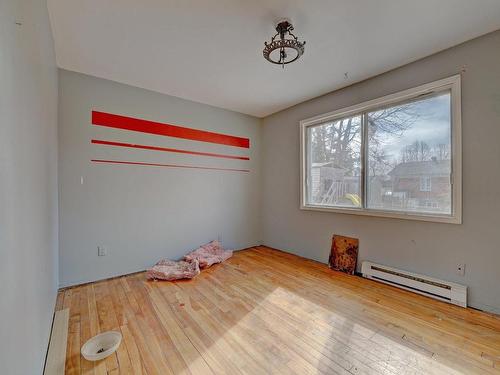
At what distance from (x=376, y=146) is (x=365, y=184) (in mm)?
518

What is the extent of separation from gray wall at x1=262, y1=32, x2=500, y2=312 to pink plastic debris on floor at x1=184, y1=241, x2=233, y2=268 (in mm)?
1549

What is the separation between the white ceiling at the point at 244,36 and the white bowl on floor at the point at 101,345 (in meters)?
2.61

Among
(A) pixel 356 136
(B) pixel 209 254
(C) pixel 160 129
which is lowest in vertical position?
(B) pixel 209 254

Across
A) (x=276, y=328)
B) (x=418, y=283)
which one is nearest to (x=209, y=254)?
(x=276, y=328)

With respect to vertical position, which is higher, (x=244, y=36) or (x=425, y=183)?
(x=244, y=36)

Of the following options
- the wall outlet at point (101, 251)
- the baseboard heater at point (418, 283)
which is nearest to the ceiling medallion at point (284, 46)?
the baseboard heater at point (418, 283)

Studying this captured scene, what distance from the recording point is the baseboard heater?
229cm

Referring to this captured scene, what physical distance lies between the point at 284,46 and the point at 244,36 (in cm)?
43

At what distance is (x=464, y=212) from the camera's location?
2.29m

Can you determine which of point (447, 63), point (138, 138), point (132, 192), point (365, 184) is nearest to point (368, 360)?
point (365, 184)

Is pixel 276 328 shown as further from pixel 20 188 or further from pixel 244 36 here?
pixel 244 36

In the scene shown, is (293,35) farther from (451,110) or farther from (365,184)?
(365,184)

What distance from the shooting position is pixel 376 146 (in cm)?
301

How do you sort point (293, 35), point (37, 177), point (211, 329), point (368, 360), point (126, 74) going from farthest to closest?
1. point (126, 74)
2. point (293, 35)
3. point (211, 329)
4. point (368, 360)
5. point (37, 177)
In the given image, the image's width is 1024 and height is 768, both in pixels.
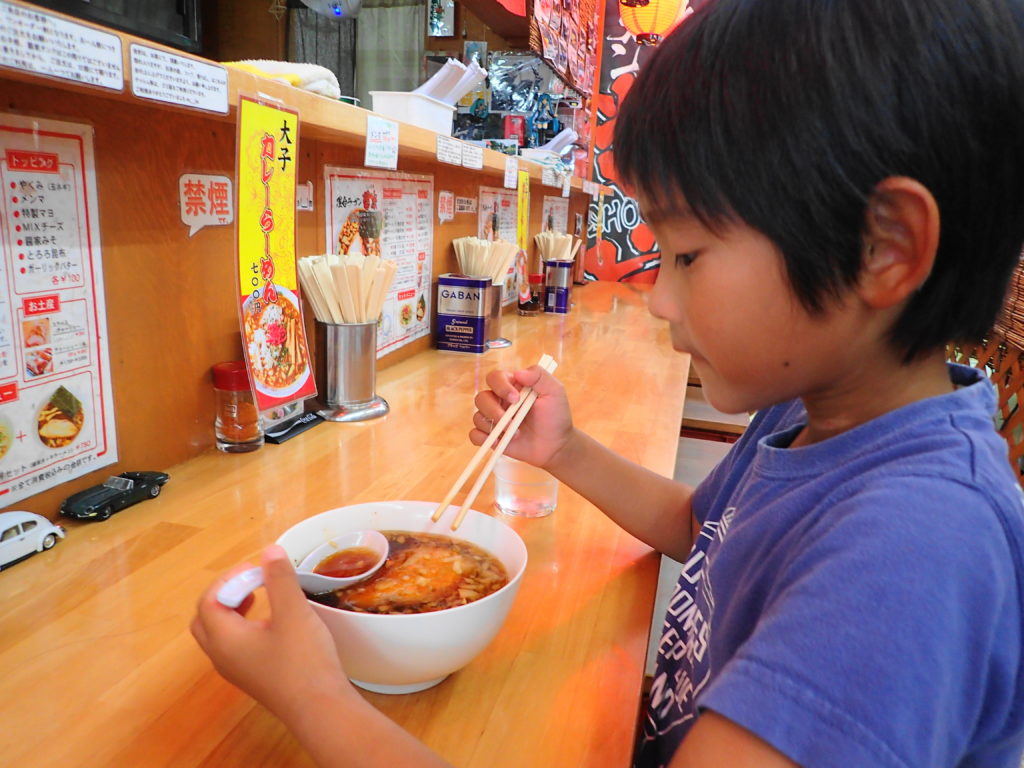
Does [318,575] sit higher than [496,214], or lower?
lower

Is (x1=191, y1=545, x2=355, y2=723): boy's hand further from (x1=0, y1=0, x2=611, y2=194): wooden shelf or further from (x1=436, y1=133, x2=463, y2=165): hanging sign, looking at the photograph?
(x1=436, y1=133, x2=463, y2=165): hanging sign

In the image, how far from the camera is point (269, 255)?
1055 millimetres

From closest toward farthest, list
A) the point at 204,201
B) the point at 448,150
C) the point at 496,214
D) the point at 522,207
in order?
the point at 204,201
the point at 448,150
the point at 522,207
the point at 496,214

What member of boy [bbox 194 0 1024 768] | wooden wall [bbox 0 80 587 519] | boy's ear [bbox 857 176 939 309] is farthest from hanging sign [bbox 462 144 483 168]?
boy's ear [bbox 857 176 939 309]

*****

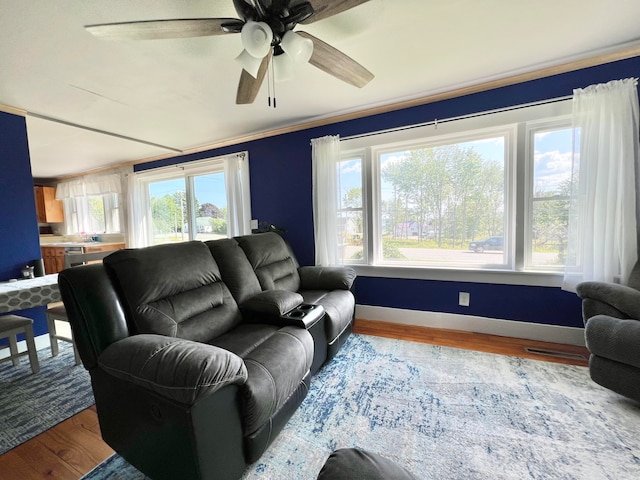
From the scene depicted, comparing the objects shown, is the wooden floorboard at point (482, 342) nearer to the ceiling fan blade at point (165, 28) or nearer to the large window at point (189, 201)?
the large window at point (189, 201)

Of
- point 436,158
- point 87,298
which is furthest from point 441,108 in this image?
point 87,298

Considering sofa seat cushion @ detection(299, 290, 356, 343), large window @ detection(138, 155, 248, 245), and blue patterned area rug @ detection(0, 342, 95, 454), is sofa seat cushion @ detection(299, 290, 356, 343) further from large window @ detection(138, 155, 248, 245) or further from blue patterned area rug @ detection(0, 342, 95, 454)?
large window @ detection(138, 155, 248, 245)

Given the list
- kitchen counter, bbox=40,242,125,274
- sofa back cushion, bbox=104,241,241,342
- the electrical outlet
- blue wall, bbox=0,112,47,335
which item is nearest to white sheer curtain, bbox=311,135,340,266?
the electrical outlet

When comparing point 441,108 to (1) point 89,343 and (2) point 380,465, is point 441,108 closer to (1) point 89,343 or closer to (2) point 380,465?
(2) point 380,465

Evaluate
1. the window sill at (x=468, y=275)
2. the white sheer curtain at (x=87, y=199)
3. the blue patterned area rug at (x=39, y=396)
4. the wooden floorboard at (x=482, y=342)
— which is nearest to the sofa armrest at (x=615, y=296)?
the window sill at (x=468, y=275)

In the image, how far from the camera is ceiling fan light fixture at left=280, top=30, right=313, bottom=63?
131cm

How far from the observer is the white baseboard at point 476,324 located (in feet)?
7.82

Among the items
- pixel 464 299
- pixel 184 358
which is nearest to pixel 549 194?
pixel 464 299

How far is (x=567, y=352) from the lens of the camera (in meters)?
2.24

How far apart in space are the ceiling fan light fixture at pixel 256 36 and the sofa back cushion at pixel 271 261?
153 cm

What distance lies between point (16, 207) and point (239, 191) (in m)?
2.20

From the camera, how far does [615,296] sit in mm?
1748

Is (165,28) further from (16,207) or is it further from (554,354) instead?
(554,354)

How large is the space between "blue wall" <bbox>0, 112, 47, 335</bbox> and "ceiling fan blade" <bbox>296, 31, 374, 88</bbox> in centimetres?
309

*****

SET TASK | Find every line in the records that contains the string "area" and copy each of those lines. Case counts.

REPLY |
Considering sofa seat cushion @ detection(299, 290, 356, 343), large window @ detection(138, 155, 248, 245), and blue patterned area rug @ detection(0, 342, 95, 454), is sofa seat cushion @ detection(299, 290, 356, 343) further from large window @ detection(138, 155, 248, 245) or further from blue patterned area rug @ detection(0, 342, 95, 454)?
3. the blue patterned area rug at (x=39, y=396)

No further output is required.